New government figures have cast light on the large number of Strictly Orthodox boys who appear to be missing from the school system.
There were 1,735 girls aged from 11 to 15 atttending registered Jewish schools full-time in Hackney, the London borough with the country’s largest Strictly Orthodox community, compared with a mere 256 boys, according to data recently released by the Department for Education.
The figures may not be comprehensive because some Charedi schools are not included in the latest set of data - but they nonetheless indicate the huge difference between girls and boys among the most traditional groups in Strictly Orthodox society.
Whereas girls commonly take a number of GCSEs at school, boys often go to yeshivah at 13, where they receive minimal or no secular education.
Although the government has long been aware of the “missing boys”, it has failed to find a solution.
A DfE document in March 2018 said that tackling children in unregistered educational institutions was “a priority”

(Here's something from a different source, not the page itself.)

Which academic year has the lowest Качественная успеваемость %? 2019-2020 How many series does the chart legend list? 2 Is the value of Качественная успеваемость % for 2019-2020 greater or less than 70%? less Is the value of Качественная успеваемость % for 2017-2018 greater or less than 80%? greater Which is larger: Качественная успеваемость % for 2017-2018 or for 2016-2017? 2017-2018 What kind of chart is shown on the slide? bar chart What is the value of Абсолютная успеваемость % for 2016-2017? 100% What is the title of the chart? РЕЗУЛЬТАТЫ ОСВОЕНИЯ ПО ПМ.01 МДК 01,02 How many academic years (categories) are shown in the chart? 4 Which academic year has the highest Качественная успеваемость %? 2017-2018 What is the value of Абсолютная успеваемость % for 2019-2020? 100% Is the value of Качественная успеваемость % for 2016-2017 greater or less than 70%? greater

But it put the responsibility for doing so on local authorities and Ofsted - and both the inspection service and Hackney council say they need to be given greater legal powers.

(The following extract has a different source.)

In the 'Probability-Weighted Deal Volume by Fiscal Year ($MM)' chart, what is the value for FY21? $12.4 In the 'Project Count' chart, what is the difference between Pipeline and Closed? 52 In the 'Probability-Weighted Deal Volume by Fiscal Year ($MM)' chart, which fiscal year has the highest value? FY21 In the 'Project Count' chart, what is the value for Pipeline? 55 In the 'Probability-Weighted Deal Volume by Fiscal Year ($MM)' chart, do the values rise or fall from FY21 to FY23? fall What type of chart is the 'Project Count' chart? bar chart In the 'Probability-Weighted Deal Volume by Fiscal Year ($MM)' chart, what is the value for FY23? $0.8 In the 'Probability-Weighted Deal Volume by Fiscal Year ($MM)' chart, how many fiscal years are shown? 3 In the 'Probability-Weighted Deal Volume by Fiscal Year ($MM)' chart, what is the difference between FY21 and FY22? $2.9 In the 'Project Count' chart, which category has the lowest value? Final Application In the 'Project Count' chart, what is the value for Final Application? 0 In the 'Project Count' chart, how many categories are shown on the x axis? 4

A report from Hackney published a year and a half ago on unregistered yeshivot warned, “The fact that a section of the population are not receiving the education deemed to be needed to thrive and live independently cannot be parked indefinitely.”
Yeshivot have successfully argued they are not technically schools under the current legal definition and therefore not bound by the same educational rules.
Some in the Charedi community have also pointed out that the highly publicised clashes between Ofsted and registered Orthodox schools have discouraged institutions outside the system to submit to the authority of the state.